I have an assignment dealing with Huffman trees. My professor mentioned that we should use a HashMap but didn't explain anything about them. I've looked things up about them but I am running into problems with them in my code. These are the error messages that I am getting.

n00832607.java:542: error: incompatible types
for(Map.Entry e : charCounts.entrySet())
                                    ^
required: Entry
found:    Object
n00832607.java:610: error: incompatible types
for(Map.Entry entry : codeTable.entrySet())
                                       ^
required: Entry
found:    Object

So I can tell that it wants it to return an Entry but I am not exactly sure how to approach this.

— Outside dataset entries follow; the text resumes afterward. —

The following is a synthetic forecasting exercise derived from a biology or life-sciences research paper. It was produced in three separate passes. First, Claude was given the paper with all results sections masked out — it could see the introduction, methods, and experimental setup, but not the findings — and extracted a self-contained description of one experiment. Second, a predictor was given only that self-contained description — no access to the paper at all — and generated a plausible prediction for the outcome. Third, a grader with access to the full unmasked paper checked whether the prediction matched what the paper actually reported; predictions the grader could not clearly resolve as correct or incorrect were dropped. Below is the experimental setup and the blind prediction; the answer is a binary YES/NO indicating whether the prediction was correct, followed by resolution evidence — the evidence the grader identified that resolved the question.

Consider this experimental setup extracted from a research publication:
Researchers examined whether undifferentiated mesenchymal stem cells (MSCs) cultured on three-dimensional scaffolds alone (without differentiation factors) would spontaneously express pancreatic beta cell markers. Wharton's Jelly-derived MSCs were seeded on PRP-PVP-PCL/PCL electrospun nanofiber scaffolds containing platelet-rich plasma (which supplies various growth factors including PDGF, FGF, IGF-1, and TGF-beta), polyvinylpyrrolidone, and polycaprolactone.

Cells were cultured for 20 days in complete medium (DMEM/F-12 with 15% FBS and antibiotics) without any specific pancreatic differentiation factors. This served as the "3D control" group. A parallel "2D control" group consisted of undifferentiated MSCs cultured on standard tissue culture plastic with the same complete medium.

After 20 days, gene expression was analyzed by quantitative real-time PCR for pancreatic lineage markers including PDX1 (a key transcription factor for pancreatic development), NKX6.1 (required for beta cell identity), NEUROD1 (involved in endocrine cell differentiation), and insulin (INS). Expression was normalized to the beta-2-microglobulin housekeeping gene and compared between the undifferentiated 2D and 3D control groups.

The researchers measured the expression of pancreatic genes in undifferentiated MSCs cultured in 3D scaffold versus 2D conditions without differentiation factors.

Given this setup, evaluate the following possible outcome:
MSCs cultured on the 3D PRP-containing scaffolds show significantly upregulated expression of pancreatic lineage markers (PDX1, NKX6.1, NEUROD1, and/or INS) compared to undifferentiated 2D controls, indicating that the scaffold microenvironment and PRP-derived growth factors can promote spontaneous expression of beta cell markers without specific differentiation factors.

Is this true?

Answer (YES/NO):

Am I supposed to be casting it as something?

This is my code.

//Beging Huffman Class
class Huffman{

Tree tree;

TreeMap codeTable;


protected HashMap calculateFrequency(String message)
{

int messageLength = message.length();
char ch;
int count;
HashMap charCounts = new HashMap();

for(int i = 0; i< messageLength; i++)
{

ch = message.charAt(i); 

if(charCounts.containsKey(ch))
{
count = (int) charCounts.get(ch);
++count;
charCounts.put(ch, count);   
}

else
{
charCounts.put(ch, 1);
}
}
//end for
return charCounts;
}
//end calculateFrequency

protected void createHuffmanTree(String message)
{
HashMap charCounts = calculateFrequency(message);
PriorityQueue trees = new PriorityQueue();
Tree temp;

for(Map.Entry e : charCounts.entrySet())
  {

  temp = new Tree((char)e.getKey(), (int)e.getValue());
  trees.add(temp);

  }


while(trees.size() > 1)
  {
  temp = new Tree((Tree)trees.remove(), (Tree)trees.remove());
  trees.add(temp);   
  }
tree = (Tree)trees.remove();      

}
//end createHuffmanTree

//Begin displayCodeTable
public void displayCodeTable()
{

System.out.println("Character Code");

for(Map.Entry entry : codeTable.entrySet())
  {
  char key = (char)entry.getKey();
  System.out.println(key + "" + entry.getValue());
  }
}
//End displayCodeTable 

It's just that the fancy new Java syntax (available as of Java 5 or 6, i forget) is not very casting friendly.

In the old days, you'd have to do this:

    TreeMap map = new TreeMap();
    Iterator itr = map.entrySet().iterator();
    while (itr.hasNext())
    {
        E thing = (E)itr.next();            
    }

You can get around this by typing your TreeMap with <,>, and using the keySet() instead of the entrySet().
That is:

    TreeMap map = new TreeMap<String, String>();  (or whatever types you're mapping)

If you want a quick fix, use this:

    for (Object o : map.entrySet()) {
       Map.Entry me = (Map.Entry)o;  
    }

Use generics to specify the types of key and value used in the collections. For instance

HashMap < Character, Integer >

is a hashmap mapping chars to ints. You cannot use the primitive types (int, char, long, short, byte) in generics, so use the class wrappers (Integer, Character, Long, Short, Byte) instead.